The amount of cognitive dissonance here is interesting.

I compiled c to asm. Title says the llm did this. it works! But it's broken. It generated a bunch of other files! But I only need one. It couldn't target z80 so I was a human in the loop. You have to trust it and understand how the Black box works to get n factor gains. But no one knows how these tools actually work and general advice is NOT to trust LLM outputs and the author didn't trust them either... And even the final result has the incorrect tax rates...

I'm not denying LLMs can sort of rewrite small chunks of code in other languages, add comments to code, etc. but the way people talk about them is so snake oily.

Going by any of the major bullet points I would say that the title is wrong, and misleading at best.

throwaway150

> Going by any of the major bullet points I would say that the title is wrong, and misleading at best.

And it wouldn't be their first time.

Check https://news.ycombinator.com/item?id=43217357 by the same author. That post got flagged for being misleading too.

Read https://news.ycombinator.com/item?id=43220639 for same type of criticism.

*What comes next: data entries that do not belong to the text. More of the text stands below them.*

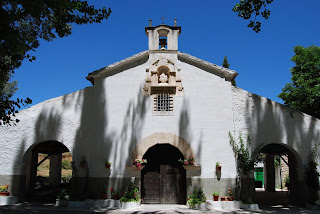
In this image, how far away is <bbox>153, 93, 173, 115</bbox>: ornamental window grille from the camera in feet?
43.3

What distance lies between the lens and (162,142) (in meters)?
12.8

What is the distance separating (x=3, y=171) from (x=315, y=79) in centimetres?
1763

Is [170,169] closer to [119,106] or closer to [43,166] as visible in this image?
[119,106]

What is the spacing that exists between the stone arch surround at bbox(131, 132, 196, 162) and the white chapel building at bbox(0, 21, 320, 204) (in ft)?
0.14

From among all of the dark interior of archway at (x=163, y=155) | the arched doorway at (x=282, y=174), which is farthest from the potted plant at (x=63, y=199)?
the arched doorway at (x=282, y=174)

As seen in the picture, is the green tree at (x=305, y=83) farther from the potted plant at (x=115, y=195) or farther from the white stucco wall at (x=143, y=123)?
the potted plant at (x=115, y=195)

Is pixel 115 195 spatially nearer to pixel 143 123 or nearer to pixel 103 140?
pixel 103 140

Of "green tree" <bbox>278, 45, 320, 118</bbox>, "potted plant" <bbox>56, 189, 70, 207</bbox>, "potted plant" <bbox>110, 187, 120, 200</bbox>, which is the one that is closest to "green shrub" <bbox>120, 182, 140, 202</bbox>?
"potted plant" <bbox>110, 187, 120, 200</bbox>

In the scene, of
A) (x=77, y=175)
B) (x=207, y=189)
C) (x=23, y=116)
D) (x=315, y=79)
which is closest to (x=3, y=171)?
(x=23, y=116)

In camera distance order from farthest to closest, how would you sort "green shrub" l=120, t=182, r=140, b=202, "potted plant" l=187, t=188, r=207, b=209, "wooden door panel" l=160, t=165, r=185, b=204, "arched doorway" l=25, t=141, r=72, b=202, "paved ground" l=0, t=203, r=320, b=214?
"arched doorway" l=25, t=141, r=72, b=202 → "wooden door panel" l=160, t=165, r=185, b=204 → "green shrub" l=120, t=182, r=140, b=202 → "potted plant" l=187, t=188, r=207, b=209 → "paved ground" l=0, t=203, r=320, b=214

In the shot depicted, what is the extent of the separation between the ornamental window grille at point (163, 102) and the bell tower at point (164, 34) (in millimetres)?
2369

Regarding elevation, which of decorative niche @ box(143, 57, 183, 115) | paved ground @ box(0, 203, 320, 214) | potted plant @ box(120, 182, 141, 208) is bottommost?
paved ground @ box(0, 203, 320, 214)

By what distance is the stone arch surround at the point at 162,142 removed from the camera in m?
12.7

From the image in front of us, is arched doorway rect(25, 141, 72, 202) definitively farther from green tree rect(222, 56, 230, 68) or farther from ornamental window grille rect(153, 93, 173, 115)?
green tree rect(222, 56, 230, 68)
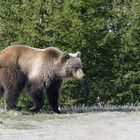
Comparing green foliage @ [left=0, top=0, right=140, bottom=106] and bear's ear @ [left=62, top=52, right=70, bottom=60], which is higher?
green foliage @ [left=0, top=0, right=140, bottom=106]

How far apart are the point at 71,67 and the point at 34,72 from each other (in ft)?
2.88

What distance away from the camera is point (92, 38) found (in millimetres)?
25703

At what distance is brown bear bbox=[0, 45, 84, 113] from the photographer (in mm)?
11688

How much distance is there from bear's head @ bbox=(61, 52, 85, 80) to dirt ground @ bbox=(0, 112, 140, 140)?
1.30 m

The OP seems to be on an LLM spree. They ask LLM to produce code. The code is invariable always broken thanks to hallucinations but they go ahead and post it on HN anyway with a misleading title.

ohmygoodniche

Ah well maybe the blogs are written by an LLM to try to gain "agency" or test how compelling their poopy code is against people on the internet for free... I cannot imagine what would motivate an actual person to be that publicly wrong and frankly hostile about it while maintaining any sense of reputation...

littlestymaar

I've tried to get LLMs rewrite a bunch of stuff in Rust, from different languages (JavaScript, Python, C++, C) and I can definitely relate: LLMs cannot be trusted rewriting anything significant without a lot of supervision (realistically, the only thing I've gained was not to have to type boring boilerplate, but that's pretty much it).

And before you say “oh but it's because Rust is too hard”, SOTA LLMs don't have much problem writing Rust code nowadays, and I suspect Rust is actually a better candidate than most language as a target, because the compiler catch so many things and the errors are very explicit, which helps the LLM a lot when doing multi-turn rewriting sessions.

baq

You're missing the point.

The point isn't and never has been that it's a flawless tool. The point is that you can work the tool and get a working POC of something you'd never attempt to do before in literally a couple hours.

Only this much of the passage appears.